■ **WORK TASK 1**: According to the Beck Center article, which firm designed the renovations and updates?
■ **WORK TASK 2**: Do these statements agree with the Beck Center article? For each, answer yes or no and quote the words that decide it. (a) The campaign's quiet phase raised $3.5 million. (b) The Beck Center campus covers 5.7 acres. (c) Turner Construction will oversee the construction.
■ **WORK TASK 3**: Set down word for word the part of the Beck Center article that begins at the words "The Beck Center for" and stops after the words "the 21st century.".

━━━ EXERCISE PASSAGE

The Beck Center for the Arts has a long history of enriching the Northeast Ohio community through performing arts, arts education, visual art, and therapy programs.
But the 87-year-old Lakewood institution at 17801 Detroit Ave. needs a bit of a facelift to its 3.5-acre campus to keep serving the 60,000 people who rely on the Beck Center annually for entertainment and services.
On Tuesday, March 10, Beck officials will kick off the public portion of its $5.7 million “Creating our Future” capital campaign to update two buildings—one of which is more than 100 years old—and raze a third building to bring the complex into the 21st century.
“There’s a huge need to create accessibility, and there’s a huge need to create energy efficiency,” says Cindy Einhouse, the Beck Center’s president and CEO. “Many of our spaces had different original purposes, and the level of teaching is so high, we want to make sure the experience is at the same level.”
The campaign began its quiet phase more than three years ago, says Einhouse, and has in that time raised $3.5 million from Northeast Ohio individuals, corporations, and foundations, but now officials are asking for the public to help raise the remaining money needed for the renovations.
“You go to the people who know you best to get it going,” Einhouse says. “And now it’s time for the public phase,” which will kick off March 10 with the Raise the Roof event in the main gallery. The rally will include a reception, short presentation, and renderings of the project.
The renovations and updates, designed by Bialosky Cleveland, will turn the Beck Center campus into a state-of-the-art facility, equipped to serve everyone who comes through the center for arts entertainment and education. Turner Construction will oversee the construction.

━━━━━━
━━━ INFORMATION

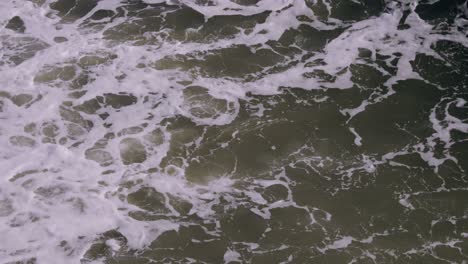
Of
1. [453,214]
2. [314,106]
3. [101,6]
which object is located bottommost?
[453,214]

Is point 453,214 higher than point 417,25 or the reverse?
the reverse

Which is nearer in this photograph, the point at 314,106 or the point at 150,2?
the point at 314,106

━━━━━━
━━━ INFORMATION

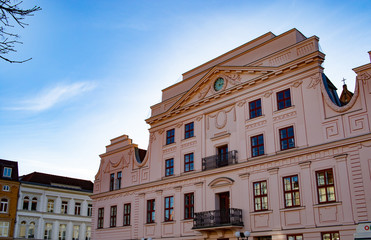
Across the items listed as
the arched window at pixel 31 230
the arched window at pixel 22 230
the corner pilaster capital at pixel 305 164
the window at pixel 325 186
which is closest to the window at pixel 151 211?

━━━━━━
━━━ INFORMATION

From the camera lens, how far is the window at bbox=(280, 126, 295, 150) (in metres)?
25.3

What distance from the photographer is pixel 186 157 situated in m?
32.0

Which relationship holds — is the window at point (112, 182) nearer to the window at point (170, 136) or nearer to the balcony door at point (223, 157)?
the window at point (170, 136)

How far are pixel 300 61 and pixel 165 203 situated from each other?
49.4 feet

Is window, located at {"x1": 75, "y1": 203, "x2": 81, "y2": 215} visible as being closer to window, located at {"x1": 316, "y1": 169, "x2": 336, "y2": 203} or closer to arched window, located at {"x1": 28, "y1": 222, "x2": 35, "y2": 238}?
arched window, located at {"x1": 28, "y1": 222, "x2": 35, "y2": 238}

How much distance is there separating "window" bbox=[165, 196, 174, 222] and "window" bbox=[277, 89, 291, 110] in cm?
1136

━━━━━━

■ **EXERCISE RESULT 1**: Bialosky Cleveland.

■ **EXERCISE RESULT 2**:
(a) Yes: "has in that time raised $3.5 million from Northeast Ohio individuals, corporations, and foundations"
(b) No: "its 3.5-acre campus"
(c) Yes: "Turner Construction will oversee the construction."

■ **EXERCISE RESULT 3**:
The Beck Center for the Arts has a long history of enriching the Northeast Ohio community through performing arts, arts education, visual art, and therapy programs.
But the 87-year-old Lakewood institution at 17801 Detroit Ave. needs a bit of a facelift to its 3.5-acre campus to keep serving the 60,000 people who rely on the Beck Center annually for entertainment and services.
On Tuesday, March 10, Beck officials will kick off the public portion of its $5.7 million “Creating our Future” capital campaign to update two buildings—one of which is more than 100 years old—and raze a third building to bring the complex into the 21st century.